Sono una decina i capi di Stato e di governo presenti oggi a Parigi per il secondo vertice internazionale sul nucleare civile, promosso dalla Francia con l’obiettivo di "creare un nuovo slancio con l'insieme dei Paesi presenti per riconoscere il nucleare come elemento di primo piano della transizione energetica che contribuisce alla decarbonizzazione dell'insieme del sistema energetico". Oggi "c'è bisogno del nucleare. Una fonte di progresso, di prosperità e di indipendenza" energetica, ha detto il presidente francese, Emmanuel Macron, aprendo il summit alla Seine Musicale di Boulogne-Billancourt. "Nel 1990 un terzo dell'elettricità europea proveniva dal nucleare, oggi è solo il 15%: la riduzione della quota è stata una scelta, ma credo che sia stato un errore strategico da parte dell'Europa voltare le spalle a una fonte di energia affidabile, economica e a basse emissioni", ha sottolineato poi la presidente della Commissione europea, Ursula von der Leyen.

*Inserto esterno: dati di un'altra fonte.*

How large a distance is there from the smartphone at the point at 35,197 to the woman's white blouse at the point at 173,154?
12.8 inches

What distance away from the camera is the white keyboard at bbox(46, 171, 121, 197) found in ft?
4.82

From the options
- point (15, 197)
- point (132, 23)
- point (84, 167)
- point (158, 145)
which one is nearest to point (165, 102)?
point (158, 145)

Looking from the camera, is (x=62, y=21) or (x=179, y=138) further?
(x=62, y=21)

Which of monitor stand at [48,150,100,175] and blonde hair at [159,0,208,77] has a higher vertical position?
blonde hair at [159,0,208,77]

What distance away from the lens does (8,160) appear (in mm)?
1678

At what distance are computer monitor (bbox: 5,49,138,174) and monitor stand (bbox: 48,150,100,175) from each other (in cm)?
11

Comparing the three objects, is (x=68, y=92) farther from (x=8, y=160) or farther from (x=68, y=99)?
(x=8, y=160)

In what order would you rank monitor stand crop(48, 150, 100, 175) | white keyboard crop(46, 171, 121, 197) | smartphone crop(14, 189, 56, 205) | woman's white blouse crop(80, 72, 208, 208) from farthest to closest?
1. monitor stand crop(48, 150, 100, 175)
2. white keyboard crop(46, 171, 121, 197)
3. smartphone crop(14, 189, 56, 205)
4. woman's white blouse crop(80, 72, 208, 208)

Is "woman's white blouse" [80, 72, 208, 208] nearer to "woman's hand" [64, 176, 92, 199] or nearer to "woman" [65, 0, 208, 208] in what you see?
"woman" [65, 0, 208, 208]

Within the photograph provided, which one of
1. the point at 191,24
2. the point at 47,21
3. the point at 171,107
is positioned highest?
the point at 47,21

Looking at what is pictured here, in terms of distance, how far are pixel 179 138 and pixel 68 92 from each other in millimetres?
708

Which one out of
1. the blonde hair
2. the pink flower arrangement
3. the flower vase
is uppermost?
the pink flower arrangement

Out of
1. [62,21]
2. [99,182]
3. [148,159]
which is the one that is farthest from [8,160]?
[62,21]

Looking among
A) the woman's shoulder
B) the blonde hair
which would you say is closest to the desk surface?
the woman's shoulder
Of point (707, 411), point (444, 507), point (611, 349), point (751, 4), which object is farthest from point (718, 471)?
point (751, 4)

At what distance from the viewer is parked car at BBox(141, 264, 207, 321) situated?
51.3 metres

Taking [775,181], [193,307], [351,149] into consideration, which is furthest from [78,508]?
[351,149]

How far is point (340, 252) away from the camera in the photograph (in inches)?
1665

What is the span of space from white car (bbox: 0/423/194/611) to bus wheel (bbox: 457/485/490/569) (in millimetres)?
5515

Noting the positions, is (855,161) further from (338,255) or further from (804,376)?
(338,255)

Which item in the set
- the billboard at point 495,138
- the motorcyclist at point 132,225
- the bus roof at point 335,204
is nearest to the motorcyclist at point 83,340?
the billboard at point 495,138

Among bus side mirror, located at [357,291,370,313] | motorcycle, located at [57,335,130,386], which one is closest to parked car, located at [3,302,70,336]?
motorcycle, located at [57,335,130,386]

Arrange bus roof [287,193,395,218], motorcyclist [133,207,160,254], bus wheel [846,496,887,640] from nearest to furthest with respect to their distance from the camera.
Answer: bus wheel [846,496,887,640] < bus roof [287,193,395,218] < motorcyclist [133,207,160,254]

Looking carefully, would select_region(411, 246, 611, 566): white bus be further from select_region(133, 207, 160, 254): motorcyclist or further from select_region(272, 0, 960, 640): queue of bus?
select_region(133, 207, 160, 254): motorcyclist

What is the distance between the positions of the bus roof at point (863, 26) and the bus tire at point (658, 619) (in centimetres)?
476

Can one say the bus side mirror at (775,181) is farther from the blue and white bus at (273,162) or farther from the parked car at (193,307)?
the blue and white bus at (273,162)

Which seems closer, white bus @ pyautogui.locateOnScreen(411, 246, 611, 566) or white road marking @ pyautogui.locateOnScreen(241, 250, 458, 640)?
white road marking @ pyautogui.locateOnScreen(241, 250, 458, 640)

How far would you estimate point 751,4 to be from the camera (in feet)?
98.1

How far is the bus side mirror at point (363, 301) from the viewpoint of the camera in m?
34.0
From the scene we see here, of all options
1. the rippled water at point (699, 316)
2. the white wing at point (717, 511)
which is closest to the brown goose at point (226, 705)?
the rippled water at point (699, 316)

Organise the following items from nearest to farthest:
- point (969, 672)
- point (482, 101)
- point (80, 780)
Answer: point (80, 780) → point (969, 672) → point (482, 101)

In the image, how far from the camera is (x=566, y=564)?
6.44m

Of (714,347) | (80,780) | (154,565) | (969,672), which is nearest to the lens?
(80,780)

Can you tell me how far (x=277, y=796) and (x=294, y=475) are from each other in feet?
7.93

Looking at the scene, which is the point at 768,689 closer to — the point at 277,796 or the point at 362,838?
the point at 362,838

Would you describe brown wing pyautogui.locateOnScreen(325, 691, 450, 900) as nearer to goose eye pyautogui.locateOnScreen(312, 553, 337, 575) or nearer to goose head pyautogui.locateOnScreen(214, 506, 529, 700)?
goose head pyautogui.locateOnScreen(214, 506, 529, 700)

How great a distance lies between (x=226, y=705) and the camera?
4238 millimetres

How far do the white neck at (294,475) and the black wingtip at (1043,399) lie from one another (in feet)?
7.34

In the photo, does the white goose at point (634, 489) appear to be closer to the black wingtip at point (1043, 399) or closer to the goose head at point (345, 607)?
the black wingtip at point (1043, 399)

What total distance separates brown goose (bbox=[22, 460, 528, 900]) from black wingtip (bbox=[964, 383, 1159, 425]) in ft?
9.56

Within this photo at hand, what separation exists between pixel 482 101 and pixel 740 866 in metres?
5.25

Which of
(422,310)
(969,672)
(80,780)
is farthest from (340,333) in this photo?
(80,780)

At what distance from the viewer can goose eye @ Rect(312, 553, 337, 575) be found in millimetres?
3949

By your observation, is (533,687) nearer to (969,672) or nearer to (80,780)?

Macron: "Oggi il nucleare è un'energia profondamente sicura''
Rivolgendosi alla platea di leader e rappresentanti di Stati e istituzioni internazionali, Macron ha osservato che il summit si tiene in un contesto particolare. "La parola nucleare - ha detto - è associata a un conflitto in corso in Iran e nel Medio Oriente" e si tiene "esattamente 15 anni dopo la catastrofe di Fukushima". Rivolgendo un messaggio di "fraternità al popolo giapponese funestato" da quella tragedia, il presidente ha detto che "in 15 anni il mondo è cambiato. Nulla cancella il dolore", puntualizza Macron, ma dal 2011 sono state tratte delle lezioni e oggi il nucleare è "un'energia profondamente sicura. Ovunque i nostri reattori sono sottoposti ai controlli piu rigidi del pianeta". Quindi la necessità di continuare a "modernizzare, innovare trasfomare". "In materia di sicurezza non potrebbe esserci nucleare civile senza sicurezza", ha avvertito il presidente, rendendo omaggio alla "fiducia ritrovata", "piena e intera", nel nucleare civile. Un'energia a basso livello di emissioni, ha ribadito, senza la quale non sarebbe nemmeno possibile raggiungere gli obiettivi di decarbonizzazione.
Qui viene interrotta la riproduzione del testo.